I'm not sure where I got it. Wally World or the hardware store. If you don't care for pink, I've seen several shades of green, red, blue, yellow & orange. I originally bought it to put on my black luggage to distinguish it from all the other black luggage on the airport carousel.


----------



## BeckysBarn (Dec 3, 2009)

jimhudson said:


> Great report, thanks! Love the pink duct tape, how was taking a shower on this train, was the water hot, rest of the car warm or cold? Sounds like the SCA needs a vacation, the manifest must have frozen shut when he was boarding the new pax that were a day early! :lol:
> Hope next year comes early for you, as the _traveler says it's always time for a trip!!


The shower was perfect - because I learned to take one during the longer stops. The water was hot. I heard others complain about their rooms being cold. Anyone I heard, I offered the duct tape solution. Some looked at me like I was nuts and/or defacing public property.  The rest were very greatful.


----------



## GG-1 (Dec 3, 2009)

BeckysBarn said:


> pennyk said:
> 
> 
> > Good report. Thanks. I, too, love the pink duct tape. Where did you buy it?
> ...


Aloha

When I worked the tour of Ice Capades we would buy a full year supply of all 16 colors from New York Hardware. They were within Walking distance of Madison Square Garden in 1976. Think the number of rolls we bought was 100 with multiple rolls of some colors. This is how we fixed small rips in the scenery during a performance until the flats or curtains could be repaired properly.

One Scenery piece that ripped so often got some of the duck tape sown on because this piece ripped almost every show in the same place. the following year after my tour the same piece of scenery had the patch still sown on and it was still flexible.

There is a book about 101 uses of duck tape, in theater there are at least 500 uses But I think a warning is in order, the cheep Duck tapes leave a residue behind, and may damage the surface they are applied to. The Cheap tape is usually shiny, while the good cloth tapes are usually flat, non reflective.

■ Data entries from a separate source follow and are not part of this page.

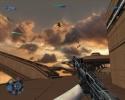 battlefront-2012-03-07-14-50-50-97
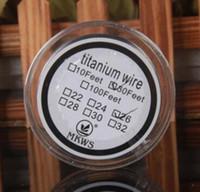 resistencia de la bobina de titanio al por mayor-bobina vape alambre mecha Titanium Wire vaporizador mods de control de temperatura 24 26 28 calibre 30 AWG de 30 pies de titanio Calefacción e cigs Resistencia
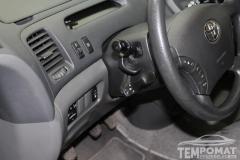 Toyota Previa 2004 - Tempomat beszerelés (AP900)_04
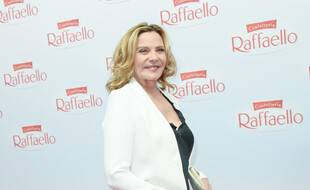 L'actrice Kim Cattrall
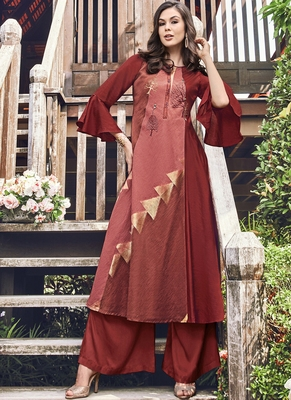 Brown Jacquard Islamic Tunics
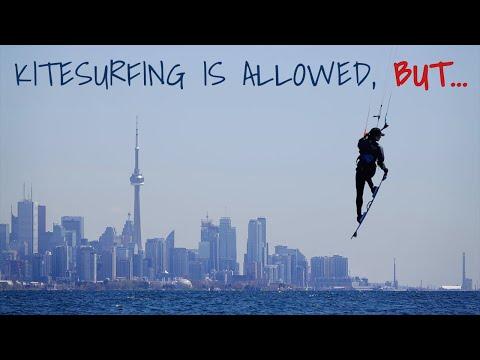 Kitesurfing Is Allowed, BUT...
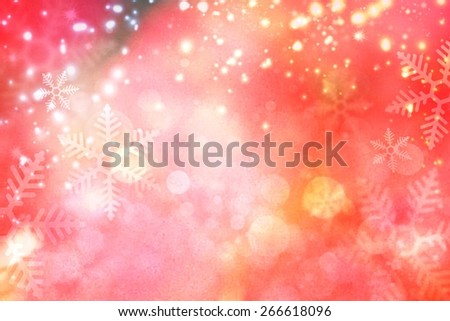 Festive Christmas background. Abstract bright background. - stock photo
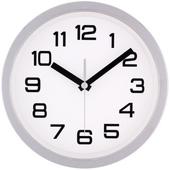 란티스국민벽시계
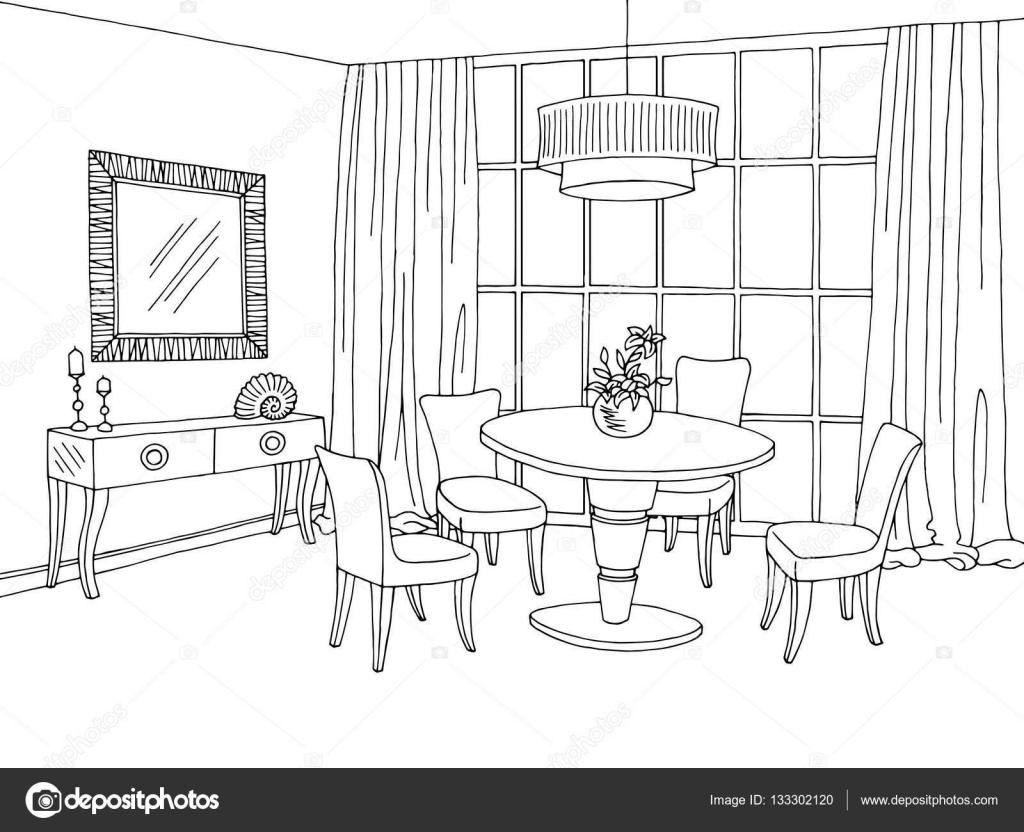 Vector de ilustraci n gr fica dibujo blanco negro comedor for Dibujo de comedor escolar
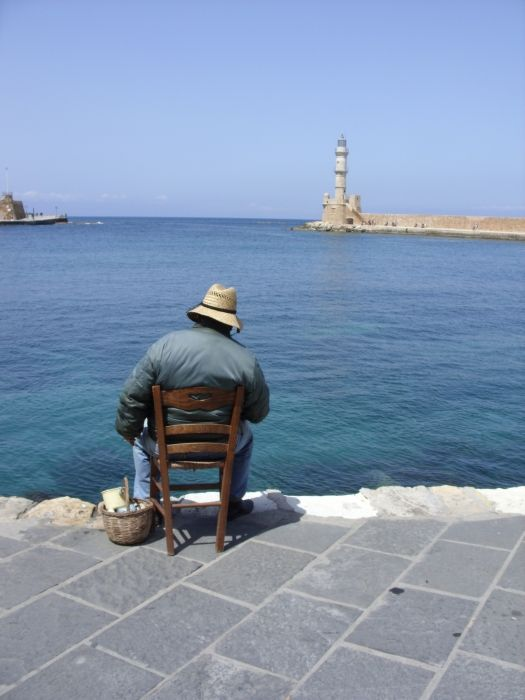 Fisherman, Crete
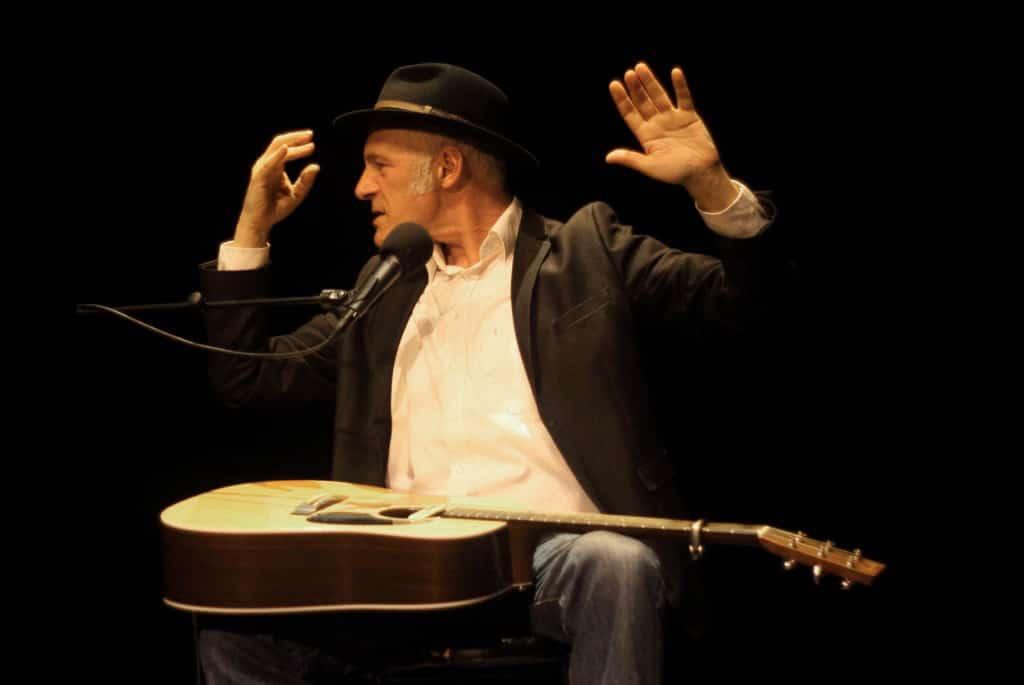 Francois Vincent à la guitare : La vengeance du grand Murdoch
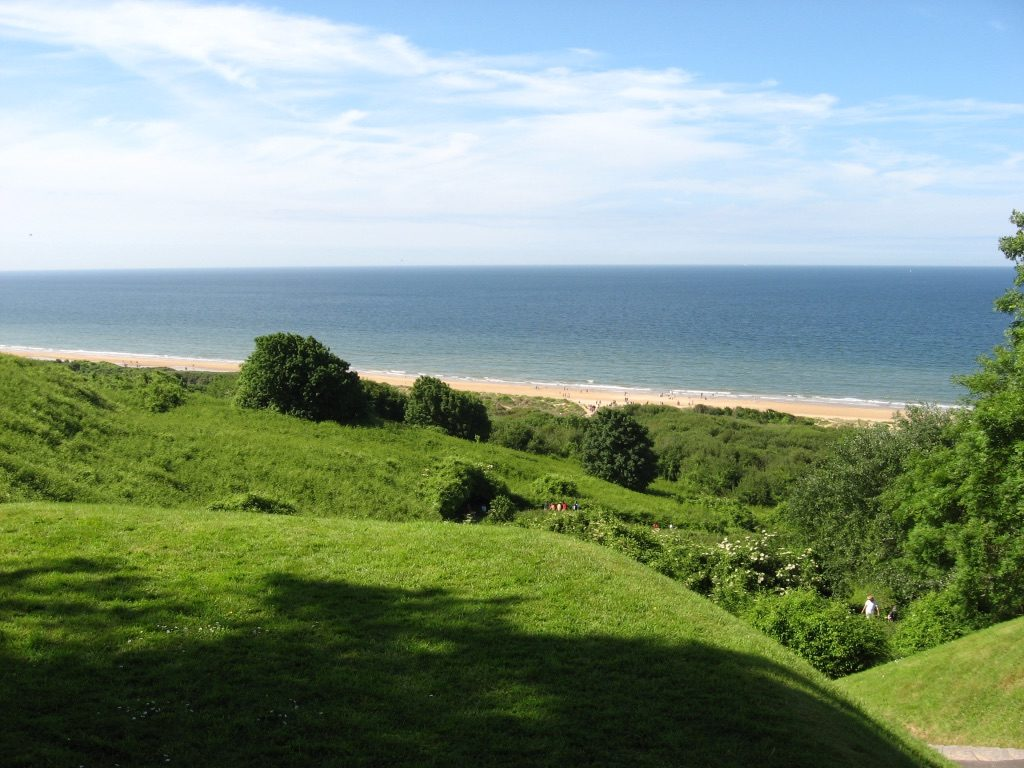 Point du Hoc overlooking Omaha Beach and Bay of Normandy, June 2014, Photo by Jerena Tobiasen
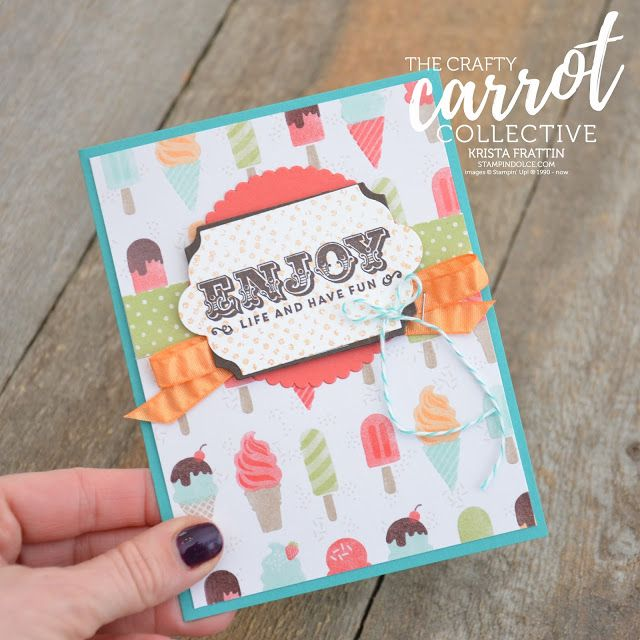 Stampin' Dolce: Suite Sentiments Blog Hop - The Crafty Carrot Co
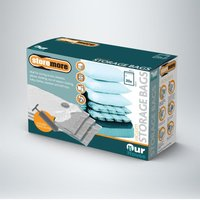 OurHouse Vacuum Bag Set - Pack of 20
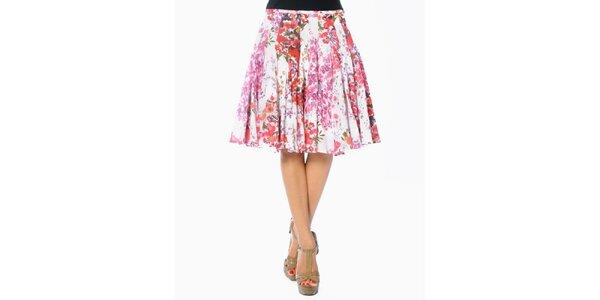 Dámska kvetovaná sukňa so skladmi Smash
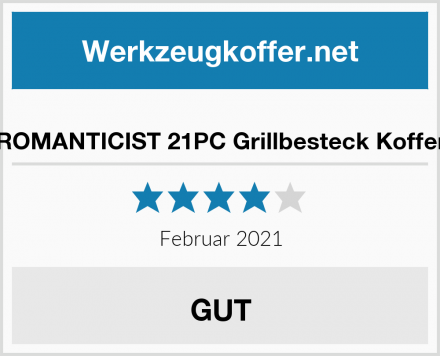 ROMANTICIST 21PC Grillbesteck Koffer Test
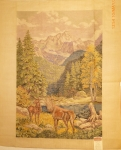 Tramme Tapestry/Needlepoint Kit – Stag & Mountains Wall Hanging/Picture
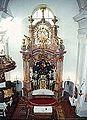 Stotzing Altar von oben.JPG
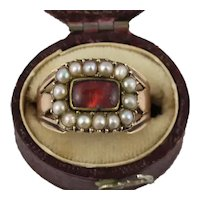 Antique Georgian 12K Gold Foiled Red Crystal Pearl Ring
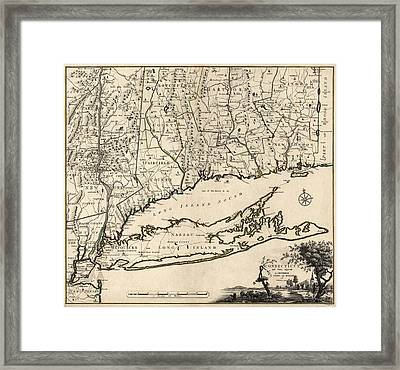 Antique Map Of Connecticut By Covens And Mortier - 1780 Framed Print by Blue Monocle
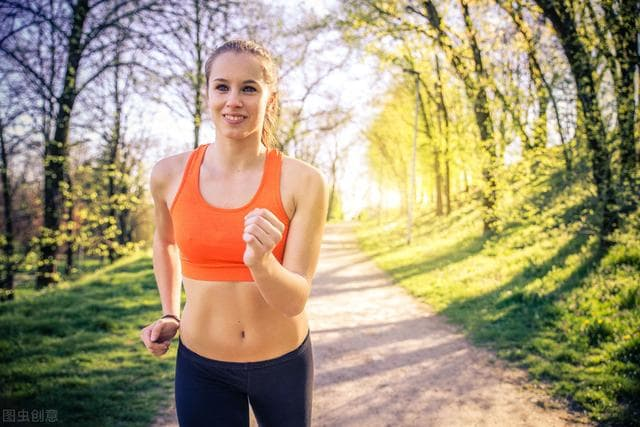 Những người muốn giảm cân, duy trì '3 không, 2 nên', việc giảm cân của bạn sẽ nhanh hơn những người khác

Unfortunately the only suppliers of the good stuff I know about, wont sell in quantities less than case quantities. If there is a theatrical supply house near you they frequently sell by rolls. In quantity the good stuff runs about 6 dollars and by the roll about 10 dollars.


----------



## Chi_Train_Fan (Dec 8, 2009)

I enjoyed your trip report and was interested by passengers boarding the CZ one day early. Thank you for sharing!


----------